- [Liste des tâches]:
a: Selon le passage sur les jeux-cadres de Thiagi, depuis quelle année Caroline Leterme anime-t-elle le module sur les jeux-cadres à la Ligue ?
b: Veuillez renvoyer mot pour mot l'extrait du passage sur les jeux-cadres de Thiagi qui commence à « Ce mois-ci, le » et se termine à « de ce module. ».

- [Passage fourni]:
○ ○ ○
Ce mois-ci, le secteur Formation vous propose de jeter un regard analytique sur un module dispensé par la Ligue depuis de nombreuses années: l’utilisation des jeux-cadres de Thiagi en animation et en formation. Retour sur notre rencontre avec Caroline Leterme, la formatrice en charge de ce module.

Sivasailam Thiagarajan, surnommé Thiagi, est né en Inde et vit aux États-Unis. Spécialiste et inventeur insatiable de jeux et d’activités interactives, il a notamment créé et développé le concept unique de jeux-cadres, qu’il présente lors de nombreux ateliers et séminaires à travers le monde et qu’il partage au moyen de ses livres et articles. Thiagi définit le jeu-cadre comme un puzzle, duquel il faut distinguer les pièces à assembler – la structure – de l’image à former – le contenu. Le jeu-cadre est une sorte de coque vide, constituée d’une structure, de règles, d’un déroulé bien défini, et qui peut être remplie de n’importe quel type de contenu.
Ces jeux s’adaptent par conséquent à une multitude de contextes et de besoins: la conception de formations, l’enseignement, le travail en équipe, le management du changement, le leadership, la diversité culturelle, la créativité, etc. Ils ont aussi la particularité de pouvoir être menés avec des groupes de taille très variable, d’un tout petit comité de quelques personnes à plusieurs centaines participant à un séminaire, par exemple1 !

Jouer et s’amuser pour apprendre ensemble

Convaincue des avantages que présente l’introduction du jeu dans les apprentissages, la Ligue a très vite souhaité partager les outils de Thiagi et les enseignements de la ludopédagogie avec son public. Depuis 2021, c’est Caroline Leterme qui y anime le module sur les jeux-cadres. Elle débute sa carrière dans l’éducation permanente il y a 15 ans par un poste de coordination au sein de l’asbl Culture et Développement (réseau d’associations en éducation permanente). Dans ses missions, elle est notamment chargée de construire des journées de formation et de réflexion pour les animateurs et animatrices du réseau. Durant cette période, elle côtoie le Groupe Belge d’Education Nouvelle, la section belge d’un mouvement créé au début du XXe siècle par des pédagogues engagé·es (parmi lesquel·les Célestin Freinet, Maria Montessori et Adolphe Ferrière) œuvrant pour la mise en place d’un autre type d’enseignement.
○ ○ ○
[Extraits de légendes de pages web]

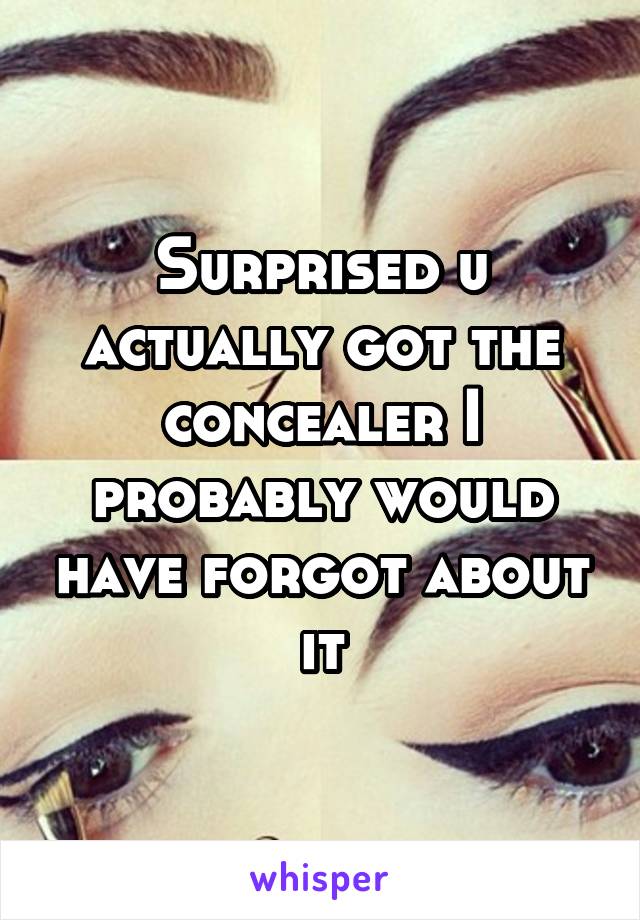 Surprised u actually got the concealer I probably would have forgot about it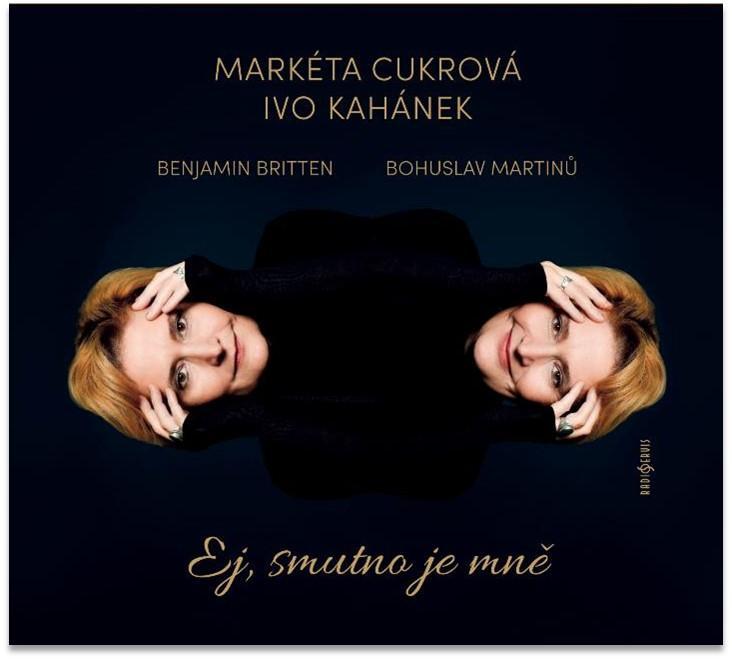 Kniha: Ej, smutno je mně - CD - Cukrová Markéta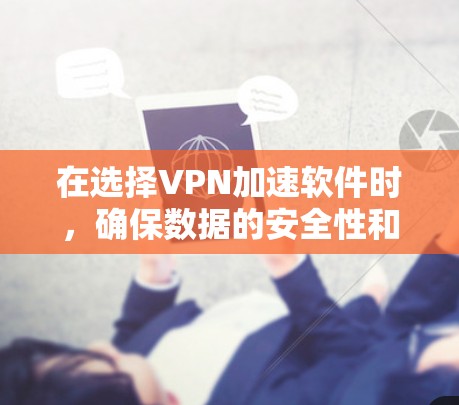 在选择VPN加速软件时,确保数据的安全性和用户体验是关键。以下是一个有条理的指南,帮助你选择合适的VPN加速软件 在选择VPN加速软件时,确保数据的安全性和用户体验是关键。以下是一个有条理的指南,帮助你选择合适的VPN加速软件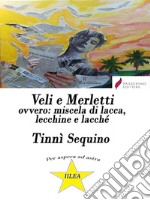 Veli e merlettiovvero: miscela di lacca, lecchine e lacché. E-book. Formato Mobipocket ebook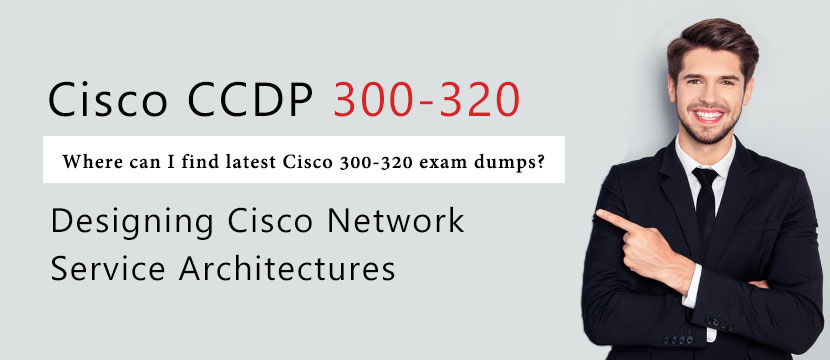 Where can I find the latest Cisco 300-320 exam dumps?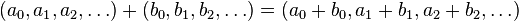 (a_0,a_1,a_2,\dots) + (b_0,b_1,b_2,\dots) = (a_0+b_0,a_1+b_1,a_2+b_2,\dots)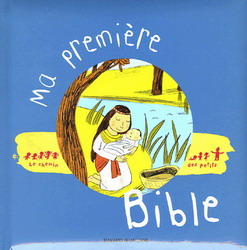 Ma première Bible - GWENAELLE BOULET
○ ○ ○
- [Réponses par numéro]:
a: Depuis 2021.

b:
Ce mois-ci, le secteur Formation vous propose de jeter un regard analytique sur un module dispensé par la Ligue depuis de nombreuses années: l’utilisation des jeux-cadres de Thiagi en animation et en formation. Retour sur notre rencontre avec Caroline Leterme, la formatrice en charge de ce module.